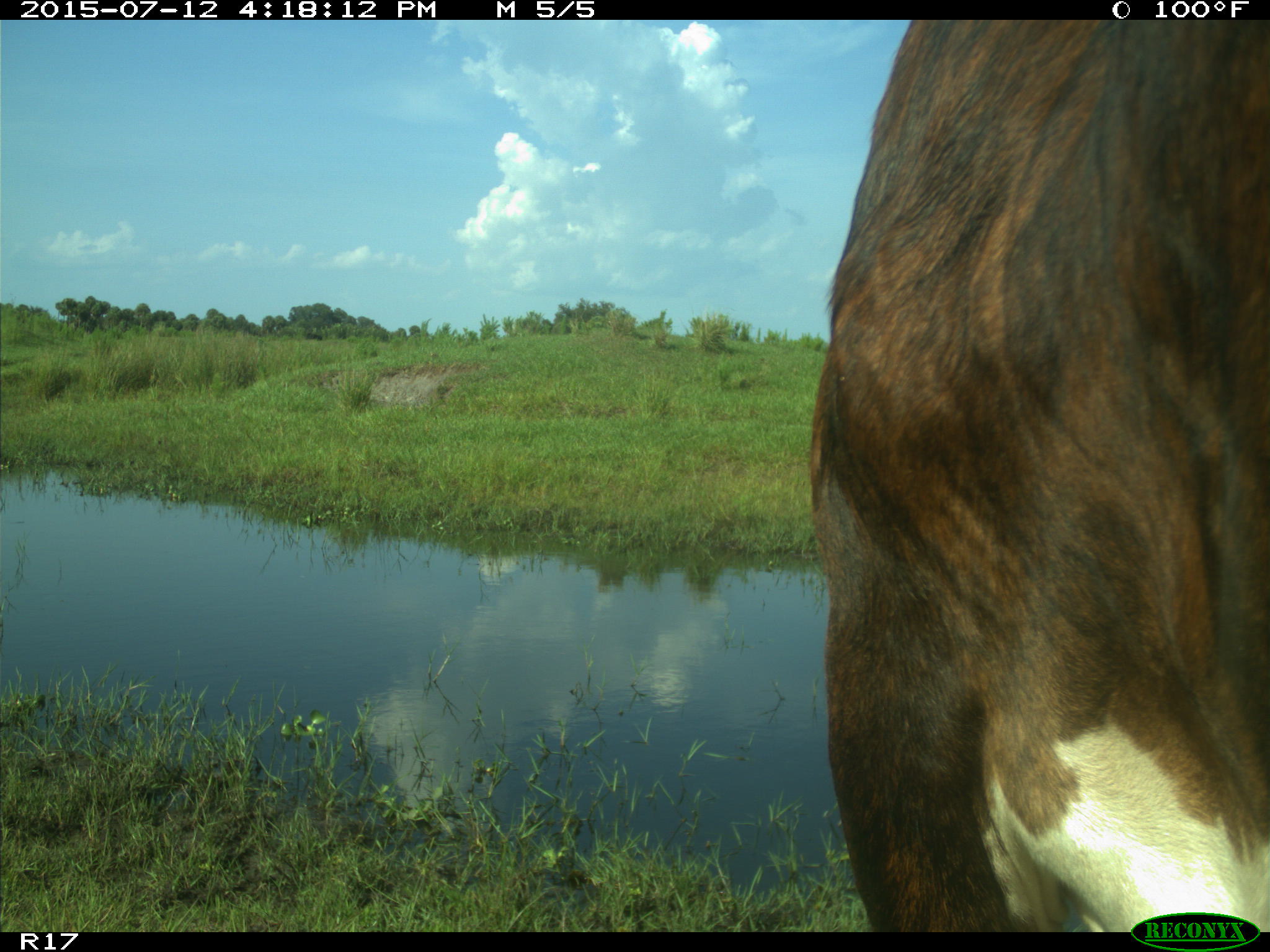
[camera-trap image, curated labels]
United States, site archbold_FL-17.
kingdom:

▸ **What the exercise asks**
The copy must match every line of the data exactly and contain no pictures.

▸ **Task answer**
[camera-trap image, curated labels]
United States, site archbold_FL-17.
kingdom:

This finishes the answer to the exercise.